- Sire: Roi Dagobert (FR)
- Grandsire: Sicambre (FR)
- Dam: Antioquia
- Damsire: Derring-Do
- Sex: Stallion
- Foaled: 1980
- Country: Germany
- Colour: blk/br
- Breeder: Gestüt Fährhof
- Owner: Gestüt Fährhof
- Trainer: Heinz Jentzsch

Major wins
- Grosser Preis von Berlin (1983, 1984)

= Abary (horse) =

German-bred Thoroughbred racehorse

Abary (DE) (foaled 1980, died 2002) was a Thoroughbred racehorse (blk/br.), by Roi Dagobert (FR) out of Antioquia, a half-sister to Acatenango. He was twice winner of the Grosser Preis von Berlin (1983, 1984), trained by Heinz Jentzsch. The owner and breeder was Gestüt Fährhof.

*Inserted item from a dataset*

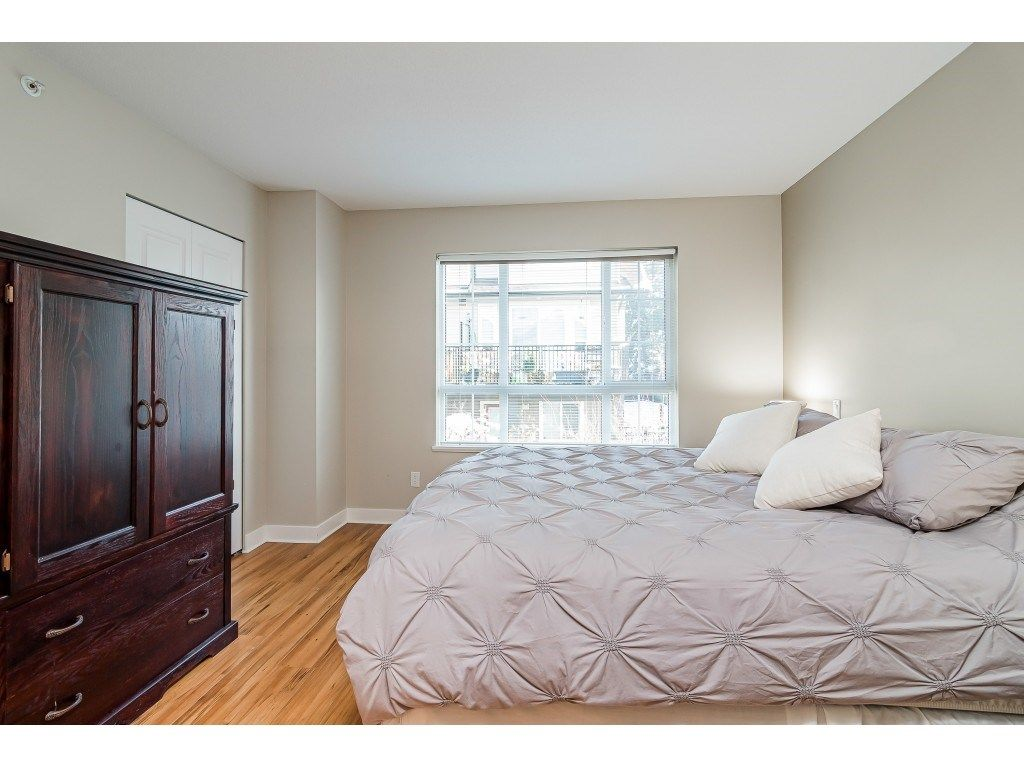 "Photo 20: Photos: #54 4967 220 Street in Langley: Murrayville Townhouse for sale in ""Winchester Estates"" : MLS®# R2527374"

In addition to his victories in the Group 1 Grosser Preis von Berlin he also won the Group 2 Großer Preis der Badischen Wirtschaft twice (1983, 1984) and was placed in other Group 1 and 2 races in Germany and abroad. Ridden by Maurice Philipperon he ran in the 1984 Prix de l'Arc de Triomphe, finishing 17th behind Sagace, Northern Trick and All Along.

He stood at stud in Germany and France. He died in 2002 from colic.